The Baron’s winged smile tilted his mouth. He opened his eyes and put his head on one side. “And as for our financial disaster,” he said. “It is vanished. Look.”

He unlocked a cupboard, removed from it the great satchel in which he carried his photographic equipment, unlocked that and displayed a large sealed package.

“Such a business it was,” he said, “getting it all together. And now — back to Geneva and lock it all up again. What a farce!”

“What a farce,” she echoed obediently.

He put the satchel away, locked the cupboard, turned and opened wide his arms.

“So,” he said. “And now—! Come to me, my beloved.”

Major Sweet was the last of his party to return to his lodging.

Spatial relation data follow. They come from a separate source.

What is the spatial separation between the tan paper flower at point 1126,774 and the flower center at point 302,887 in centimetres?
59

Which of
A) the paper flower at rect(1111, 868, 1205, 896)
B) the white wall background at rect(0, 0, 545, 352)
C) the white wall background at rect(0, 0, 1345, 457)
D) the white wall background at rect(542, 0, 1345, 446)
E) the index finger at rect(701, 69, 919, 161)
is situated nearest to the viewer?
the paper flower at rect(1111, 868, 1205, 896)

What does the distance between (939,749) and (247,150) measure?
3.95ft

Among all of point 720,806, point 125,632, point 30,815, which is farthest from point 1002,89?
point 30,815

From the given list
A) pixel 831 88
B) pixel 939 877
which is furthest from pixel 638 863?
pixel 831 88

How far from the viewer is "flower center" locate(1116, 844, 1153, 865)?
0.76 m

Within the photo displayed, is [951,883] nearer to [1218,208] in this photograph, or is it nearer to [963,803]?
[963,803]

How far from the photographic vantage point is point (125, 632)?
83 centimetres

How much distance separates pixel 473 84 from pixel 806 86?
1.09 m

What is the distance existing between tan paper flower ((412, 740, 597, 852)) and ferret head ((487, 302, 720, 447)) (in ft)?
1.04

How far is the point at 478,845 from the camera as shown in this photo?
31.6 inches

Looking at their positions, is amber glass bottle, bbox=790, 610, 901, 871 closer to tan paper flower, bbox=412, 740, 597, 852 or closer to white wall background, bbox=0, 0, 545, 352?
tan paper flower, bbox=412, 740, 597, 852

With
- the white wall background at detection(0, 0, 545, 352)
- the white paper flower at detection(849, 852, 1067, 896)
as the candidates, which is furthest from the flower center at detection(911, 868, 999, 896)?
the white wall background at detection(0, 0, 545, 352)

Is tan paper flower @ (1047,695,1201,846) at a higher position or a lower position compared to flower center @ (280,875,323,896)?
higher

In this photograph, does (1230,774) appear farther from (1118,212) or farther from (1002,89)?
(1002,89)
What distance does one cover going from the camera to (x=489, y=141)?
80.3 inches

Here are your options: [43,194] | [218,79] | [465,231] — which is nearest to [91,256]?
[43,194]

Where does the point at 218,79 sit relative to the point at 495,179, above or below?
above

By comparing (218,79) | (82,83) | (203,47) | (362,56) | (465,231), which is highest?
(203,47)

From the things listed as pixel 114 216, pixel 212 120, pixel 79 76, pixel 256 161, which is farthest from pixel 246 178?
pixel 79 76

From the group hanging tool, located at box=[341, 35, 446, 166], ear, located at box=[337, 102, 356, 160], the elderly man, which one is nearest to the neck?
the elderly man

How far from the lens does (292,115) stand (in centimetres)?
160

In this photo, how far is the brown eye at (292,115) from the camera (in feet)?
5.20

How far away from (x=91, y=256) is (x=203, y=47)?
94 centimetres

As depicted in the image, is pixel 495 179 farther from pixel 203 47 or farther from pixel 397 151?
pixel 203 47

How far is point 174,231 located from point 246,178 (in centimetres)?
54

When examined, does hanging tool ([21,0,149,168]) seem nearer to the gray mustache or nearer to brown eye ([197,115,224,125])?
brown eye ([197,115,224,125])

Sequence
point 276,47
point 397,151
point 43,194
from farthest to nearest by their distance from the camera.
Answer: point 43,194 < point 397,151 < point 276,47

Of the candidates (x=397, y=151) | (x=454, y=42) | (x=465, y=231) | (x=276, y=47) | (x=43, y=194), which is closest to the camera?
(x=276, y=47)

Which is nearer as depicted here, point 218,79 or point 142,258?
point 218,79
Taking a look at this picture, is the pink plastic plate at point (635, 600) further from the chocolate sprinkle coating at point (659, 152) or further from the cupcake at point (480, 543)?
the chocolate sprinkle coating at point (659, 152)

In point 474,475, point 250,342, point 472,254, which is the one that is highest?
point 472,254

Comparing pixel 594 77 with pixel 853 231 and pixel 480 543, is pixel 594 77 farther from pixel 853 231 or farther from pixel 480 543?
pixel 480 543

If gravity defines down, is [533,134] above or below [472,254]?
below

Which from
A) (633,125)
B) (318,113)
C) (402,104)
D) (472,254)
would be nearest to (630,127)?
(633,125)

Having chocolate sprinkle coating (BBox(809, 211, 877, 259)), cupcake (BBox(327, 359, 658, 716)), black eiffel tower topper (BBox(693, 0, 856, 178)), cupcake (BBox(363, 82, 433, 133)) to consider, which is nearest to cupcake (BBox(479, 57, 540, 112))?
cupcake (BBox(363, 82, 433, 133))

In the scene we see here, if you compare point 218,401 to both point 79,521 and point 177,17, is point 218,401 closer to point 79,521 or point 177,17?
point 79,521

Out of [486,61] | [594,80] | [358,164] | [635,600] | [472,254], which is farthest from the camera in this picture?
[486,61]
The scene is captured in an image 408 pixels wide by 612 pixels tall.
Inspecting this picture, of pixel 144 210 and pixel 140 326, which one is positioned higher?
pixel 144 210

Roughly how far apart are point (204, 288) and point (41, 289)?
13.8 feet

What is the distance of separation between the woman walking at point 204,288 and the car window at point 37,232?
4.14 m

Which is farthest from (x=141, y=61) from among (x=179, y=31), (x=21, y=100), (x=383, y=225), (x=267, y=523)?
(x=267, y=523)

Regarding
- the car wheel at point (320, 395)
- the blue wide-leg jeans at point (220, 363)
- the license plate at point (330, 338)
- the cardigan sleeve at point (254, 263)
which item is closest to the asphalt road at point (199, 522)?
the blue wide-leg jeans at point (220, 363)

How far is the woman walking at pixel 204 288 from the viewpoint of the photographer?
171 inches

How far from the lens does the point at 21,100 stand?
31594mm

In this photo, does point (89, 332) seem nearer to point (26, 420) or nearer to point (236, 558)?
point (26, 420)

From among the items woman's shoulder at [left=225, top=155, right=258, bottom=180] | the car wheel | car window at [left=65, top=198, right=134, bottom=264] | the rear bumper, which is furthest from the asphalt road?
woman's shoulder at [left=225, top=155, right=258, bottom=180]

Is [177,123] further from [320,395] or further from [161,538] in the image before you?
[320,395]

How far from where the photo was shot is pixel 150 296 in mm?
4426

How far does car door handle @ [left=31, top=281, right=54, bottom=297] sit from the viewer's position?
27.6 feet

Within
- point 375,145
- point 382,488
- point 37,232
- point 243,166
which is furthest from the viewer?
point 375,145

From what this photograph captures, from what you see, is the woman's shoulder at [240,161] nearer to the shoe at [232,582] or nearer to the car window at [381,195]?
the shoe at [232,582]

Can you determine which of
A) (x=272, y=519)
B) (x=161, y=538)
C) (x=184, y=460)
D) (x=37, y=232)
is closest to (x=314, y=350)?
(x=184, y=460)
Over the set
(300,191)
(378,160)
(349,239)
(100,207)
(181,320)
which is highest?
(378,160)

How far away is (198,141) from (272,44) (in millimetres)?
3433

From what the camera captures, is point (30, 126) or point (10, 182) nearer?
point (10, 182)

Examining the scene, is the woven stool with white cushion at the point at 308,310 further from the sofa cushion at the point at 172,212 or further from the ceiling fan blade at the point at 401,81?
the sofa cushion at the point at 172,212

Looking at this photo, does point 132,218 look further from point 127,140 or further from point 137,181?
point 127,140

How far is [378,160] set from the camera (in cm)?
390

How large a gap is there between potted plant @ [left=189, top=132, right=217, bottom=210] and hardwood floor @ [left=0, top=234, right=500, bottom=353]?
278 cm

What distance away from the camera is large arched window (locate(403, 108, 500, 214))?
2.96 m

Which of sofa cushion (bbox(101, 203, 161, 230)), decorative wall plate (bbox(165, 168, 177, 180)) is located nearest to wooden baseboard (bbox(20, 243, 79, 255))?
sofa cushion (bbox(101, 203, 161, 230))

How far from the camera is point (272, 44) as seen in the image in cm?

He was taken to his room by the second driver, being in a trance-like condition from which he neither passed into oblivion nor wholly recovered. The second driver watched him make a pretty good hash of withdrawing money from his pockets and did not attempt to conceal his own chagrin when given a worse than conservative tip.

Alone, the Major was at laborious pains to retrieve the money he had dropped on the carpet. He was reduced to crawling after it like a botanist in search of some rare specimen.

Having achieved several pieces of cash and two notes he sat on the floor with his back to the bed, stared at his gleanings with astonishment and then, incontinently, threw them over his shoulder.

He rolled over, climbed up his bed, fell on it, removed his tie and slept.